Cross-correlations in scaling analyses of phase transitions
Martin Weigel, Wolfhard Janke

TL;DR
This paper highlights the importance of accounting for cross-correlations in scaling analyses of phase transitions, proposing an improved method that reduces statistical fluctuations without extra computational cost.
Contribution
It introduces a simple extension to conventional scaling analysis methods that accounts for cross-correlations, improving estimator accuracy.
Findings
Cross-correlations often cause underestimation of fluctuations in scaling analyses.
The proposed method effectively reduces statistical fluctuations in estimates.

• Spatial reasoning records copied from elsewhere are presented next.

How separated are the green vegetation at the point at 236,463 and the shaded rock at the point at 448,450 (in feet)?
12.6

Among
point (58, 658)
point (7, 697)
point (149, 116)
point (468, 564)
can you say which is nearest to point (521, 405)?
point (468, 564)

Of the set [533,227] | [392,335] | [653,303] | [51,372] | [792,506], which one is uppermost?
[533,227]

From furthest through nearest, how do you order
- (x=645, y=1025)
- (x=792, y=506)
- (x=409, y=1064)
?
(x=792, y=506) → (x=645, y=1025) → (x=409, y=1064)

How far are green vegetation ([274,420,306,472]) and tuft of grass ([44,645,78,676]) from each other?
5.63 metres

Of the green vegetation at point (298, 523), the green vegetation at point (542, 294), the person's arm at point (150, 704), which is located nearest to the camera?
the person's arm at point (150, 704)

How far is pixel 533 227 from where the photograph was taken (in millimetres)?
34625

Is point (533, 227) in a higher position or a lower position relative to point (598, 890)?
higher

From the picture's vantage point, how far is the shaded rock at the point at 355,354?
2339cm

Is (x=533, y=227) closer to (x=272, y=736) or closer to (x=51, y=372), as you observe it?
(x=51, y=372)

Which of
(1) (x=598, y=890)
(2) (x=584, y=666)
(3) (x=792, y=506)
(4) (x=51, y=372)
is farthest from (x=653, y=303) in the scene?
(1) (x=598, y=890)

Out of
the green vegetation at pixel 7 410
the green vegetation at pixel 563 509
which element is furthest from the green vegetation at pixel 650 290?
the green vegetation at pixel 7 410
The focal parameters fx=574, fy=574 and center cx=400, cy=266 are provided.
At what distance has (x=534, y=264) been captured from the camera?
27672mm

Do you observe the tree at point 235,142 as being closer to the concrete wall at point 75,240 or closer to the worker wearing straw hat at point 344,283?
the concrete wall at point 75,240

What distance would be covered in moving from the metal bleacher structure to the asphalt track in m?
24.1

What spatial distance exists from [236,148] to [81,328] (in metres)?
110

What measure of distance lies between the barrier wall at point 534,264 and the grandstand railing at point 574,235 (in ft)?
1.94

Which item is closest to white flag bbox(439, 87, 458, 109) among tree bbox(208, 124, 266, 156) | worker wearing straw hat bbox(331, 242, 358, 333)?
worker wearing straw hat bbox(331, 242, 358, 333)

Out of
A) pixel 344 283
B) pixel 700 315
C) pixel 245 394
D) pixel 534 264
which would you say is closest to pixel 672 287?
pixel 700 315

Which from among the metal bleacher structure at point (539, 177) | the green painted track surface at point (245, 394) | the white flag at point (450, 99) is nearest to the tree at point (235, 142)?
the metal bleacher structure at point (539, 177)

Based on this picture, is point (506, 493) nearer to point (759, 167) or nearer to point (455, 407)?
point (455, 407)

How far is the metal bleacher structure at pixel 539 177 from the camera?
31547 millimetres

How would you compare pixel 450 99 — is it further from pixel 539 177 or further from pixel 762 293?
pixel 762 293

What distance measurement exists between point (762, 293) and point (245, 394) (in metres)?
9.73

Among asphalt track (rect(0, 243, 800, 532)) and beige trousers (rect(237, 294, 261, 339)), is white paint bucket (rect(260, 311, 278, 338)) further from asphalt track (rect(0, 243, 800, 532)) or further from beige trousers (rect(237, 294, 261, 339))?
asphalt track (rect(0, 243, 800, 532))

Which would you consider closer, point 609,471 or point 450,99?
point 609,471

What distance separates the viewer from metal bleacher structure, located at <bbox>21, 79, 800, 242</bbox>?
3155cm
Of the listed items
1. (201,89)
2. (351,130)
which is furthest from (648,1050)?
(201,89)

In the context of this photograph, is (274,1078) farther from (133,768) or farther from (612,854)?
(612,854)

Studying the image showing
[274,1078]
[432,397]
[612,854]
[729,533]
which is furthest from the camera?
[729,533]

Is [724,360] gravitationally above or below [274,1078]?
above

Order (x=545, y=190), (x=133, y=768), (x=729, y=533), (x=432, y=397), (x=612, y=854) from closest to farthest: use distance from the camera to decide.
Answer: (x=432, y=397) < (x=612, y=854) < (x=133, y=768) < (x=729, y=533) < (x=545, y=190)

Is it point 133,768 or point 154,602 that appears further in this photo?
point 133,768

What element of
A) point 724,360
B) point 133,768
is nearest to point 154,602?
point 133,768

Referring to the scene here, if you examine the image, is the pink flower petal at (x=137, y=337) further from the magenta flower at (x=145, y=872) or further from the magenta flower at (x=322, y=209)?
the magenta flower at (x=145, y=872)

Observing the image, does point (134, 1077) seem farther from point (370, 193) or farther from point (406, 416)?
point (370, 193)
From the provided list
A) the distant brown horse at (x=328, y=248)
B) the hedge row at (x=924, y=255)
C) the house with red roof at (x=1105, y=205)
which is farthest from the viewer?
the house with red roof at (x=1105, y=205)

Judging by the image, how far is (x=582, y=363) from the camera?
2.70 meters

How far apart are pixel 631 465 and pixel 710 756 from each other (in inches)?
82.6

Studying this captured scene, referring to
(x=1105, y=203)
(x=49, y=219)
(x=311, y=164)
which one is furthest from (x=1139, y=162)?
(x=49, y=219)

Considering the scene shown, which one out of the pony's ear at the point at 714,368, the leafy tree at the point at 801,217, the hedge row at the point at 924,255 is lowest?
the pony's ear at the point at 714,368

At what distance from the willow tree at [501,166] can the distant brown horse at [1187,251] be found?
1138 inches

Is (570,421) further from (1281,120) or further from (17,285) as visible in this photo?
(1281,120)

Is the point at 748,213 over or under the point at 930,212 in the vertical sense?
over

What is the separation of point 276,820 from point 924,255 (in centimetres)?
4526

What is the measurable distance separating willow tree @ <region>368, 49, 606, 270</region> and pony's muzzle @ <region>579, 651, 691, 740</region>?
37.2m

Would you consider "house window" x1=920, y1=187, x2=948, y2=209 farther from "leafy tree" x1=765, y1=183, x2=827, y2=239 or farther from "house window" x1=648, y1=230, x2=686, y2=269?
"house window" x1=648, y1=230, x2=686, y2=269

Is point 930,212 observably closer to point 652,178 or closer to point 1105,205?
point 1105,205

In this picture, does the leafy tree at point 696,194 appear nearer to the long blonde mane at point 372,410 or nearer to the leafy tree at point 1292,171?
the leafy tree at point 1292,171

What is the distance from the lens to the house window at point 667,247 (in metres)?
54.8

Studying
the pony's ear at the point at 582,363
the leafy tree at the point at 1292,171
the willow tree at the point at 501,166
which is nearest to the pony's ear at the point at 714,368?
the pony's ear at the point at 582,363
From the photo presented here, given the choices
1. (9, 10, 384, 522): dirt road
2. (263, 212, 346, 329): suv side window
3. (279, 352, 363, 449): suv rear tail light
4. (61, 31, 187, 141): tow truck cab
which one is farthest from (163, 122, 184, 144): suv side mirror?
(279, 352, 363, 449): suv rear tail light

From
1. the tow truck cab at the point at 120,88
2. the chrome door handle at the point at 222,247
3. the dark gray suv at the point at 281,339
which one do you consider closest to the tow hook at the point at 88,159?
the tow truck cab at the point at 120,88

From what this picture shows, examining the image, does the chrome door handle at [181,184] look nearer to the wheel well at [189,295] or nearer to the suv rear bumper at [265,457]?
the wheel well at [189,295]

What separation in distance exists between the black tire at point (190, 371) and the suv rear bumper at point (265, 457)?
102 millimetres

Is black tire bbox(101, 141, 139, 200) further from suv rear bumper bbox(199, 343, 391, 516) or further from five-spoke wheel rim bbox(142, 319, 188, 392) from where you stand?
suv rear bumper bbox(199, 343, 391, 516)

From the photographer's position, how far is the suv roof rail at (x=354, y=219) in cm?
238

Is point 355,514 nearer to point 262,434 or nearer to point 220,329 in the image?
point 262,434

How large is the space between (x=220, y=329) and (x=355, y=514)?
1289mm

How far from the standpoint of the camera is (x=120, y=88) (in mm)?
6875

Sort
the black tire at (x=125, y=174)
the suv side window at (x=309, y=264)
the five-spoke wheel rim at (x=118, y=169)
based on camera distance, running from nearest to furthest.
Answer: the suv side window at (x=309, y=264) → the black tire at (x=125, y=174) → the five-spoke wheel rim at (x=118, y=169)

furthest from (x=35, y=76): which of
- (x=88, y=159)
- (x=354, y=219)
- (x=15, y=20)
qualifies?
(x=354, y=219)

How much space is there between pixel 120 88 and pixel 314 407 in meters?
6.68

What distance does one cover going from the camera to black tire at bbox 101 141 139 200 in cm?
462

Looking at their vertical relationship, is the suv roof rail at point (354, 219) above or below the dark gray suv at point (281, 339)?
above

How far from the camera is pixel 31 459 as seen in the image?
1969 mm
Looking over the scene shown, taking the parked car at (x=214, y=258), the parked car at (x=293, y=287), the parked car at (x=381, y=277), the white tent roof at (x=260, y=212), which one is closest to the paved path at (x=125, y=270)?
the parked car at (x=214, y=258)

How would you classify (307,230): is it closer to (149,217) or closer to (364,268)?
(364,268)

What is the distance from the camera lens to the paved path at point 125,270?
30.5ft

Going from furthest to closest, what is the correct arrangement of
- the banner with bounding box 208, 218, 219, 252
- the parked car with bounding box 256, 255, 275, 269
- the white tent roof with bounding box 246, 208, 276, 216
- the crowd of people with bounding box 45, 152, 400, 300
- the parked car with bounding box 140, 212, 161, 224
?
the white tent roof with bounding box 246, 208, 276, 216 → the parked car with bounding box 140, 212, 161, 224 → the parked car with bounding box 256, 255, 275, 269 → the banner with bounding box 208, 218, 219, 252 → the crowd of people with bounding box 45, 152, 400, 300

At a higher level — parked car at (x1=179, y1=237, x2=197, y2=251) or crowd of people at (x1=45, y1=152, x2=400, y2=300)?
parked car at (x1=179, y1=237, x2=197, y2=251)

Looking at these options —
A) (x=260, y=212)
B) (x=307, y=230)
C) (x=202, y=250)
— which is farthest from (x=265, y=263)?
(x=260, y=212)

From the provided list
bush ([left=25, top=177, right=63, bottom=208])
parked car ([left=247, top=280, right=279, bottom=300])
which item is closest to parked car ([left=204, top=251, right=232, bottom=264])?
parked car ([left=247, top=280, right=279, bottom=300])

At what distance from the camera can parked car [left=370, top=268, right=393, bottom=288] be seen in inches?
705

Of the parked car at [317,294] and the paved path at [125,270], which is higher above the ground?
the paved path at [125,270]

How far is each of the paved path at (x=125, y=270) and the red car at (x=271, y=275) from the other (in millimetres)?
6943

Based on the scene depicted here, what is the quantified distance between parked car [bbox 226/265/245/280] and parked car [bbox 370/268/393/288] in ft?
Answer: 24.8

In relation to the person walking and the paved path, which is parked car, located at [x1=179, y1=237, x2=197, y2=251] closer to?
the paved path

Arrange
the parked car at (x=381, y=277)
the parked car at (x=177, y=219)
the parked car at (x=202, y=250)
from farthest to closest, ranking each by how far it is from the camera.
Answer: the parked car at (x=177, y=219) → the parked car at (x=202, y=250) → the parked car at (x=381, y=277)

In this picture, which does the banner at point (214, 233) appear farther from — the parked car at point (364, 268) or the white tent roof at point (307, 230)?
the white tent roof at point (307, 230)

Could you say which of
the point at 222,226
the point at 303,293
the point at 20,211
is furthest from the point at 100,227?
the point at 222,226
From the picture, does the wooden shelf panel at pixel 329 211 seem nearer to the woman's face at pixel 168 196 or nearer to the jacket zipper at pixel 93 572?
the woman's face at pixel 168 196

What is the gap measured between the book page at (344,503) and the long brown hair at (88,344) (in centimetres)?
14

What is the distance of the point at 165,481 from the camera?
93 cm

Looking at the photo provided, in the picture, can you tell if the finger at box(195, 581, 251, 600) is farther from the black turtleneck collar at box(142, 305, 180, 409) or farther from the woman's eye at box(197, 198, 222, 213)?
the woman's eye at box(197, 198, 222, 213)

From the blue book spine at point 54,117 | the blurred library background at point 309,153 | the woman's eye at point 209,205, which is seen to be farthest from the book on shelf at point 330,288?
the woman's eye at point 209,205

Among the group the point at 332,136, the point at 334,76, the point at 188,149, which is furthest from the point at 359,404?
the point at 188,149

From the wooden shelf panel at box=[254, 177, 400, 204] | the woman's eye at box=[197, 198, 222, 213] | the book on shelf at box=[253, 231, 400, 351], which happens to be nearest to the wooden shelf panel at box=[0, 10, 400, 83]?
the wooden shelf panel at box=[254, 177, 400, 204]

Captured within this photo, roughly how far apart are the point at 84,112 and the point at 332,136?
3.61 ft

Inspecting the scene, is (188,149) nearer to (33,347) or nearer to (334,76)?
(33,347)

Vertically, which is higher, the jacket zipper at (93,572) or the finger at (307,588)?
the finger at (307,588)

Implementation requires minimal additional computational effort.
Abstract
Thermal or finite-size scaling analyses of importance sampling Monte Carlo time series in the vicinity of phase transition points often combine different estimates for the same quantity, such as a critical exponent, with the intent to reduce statistical fluctuations. We point out that the origin of such estimates in the same time series results in often pronounced cross-correlations which are usually ignored even in high-precision studies, generically leading to significant underestimation of statistical fluctuations. We suggest to use a simple extension of the conventional analysis taking correlation effects into account, which leads to improved estimators with often substantially reduced statistical fluctuations at almost no extra cost in terms of computation time.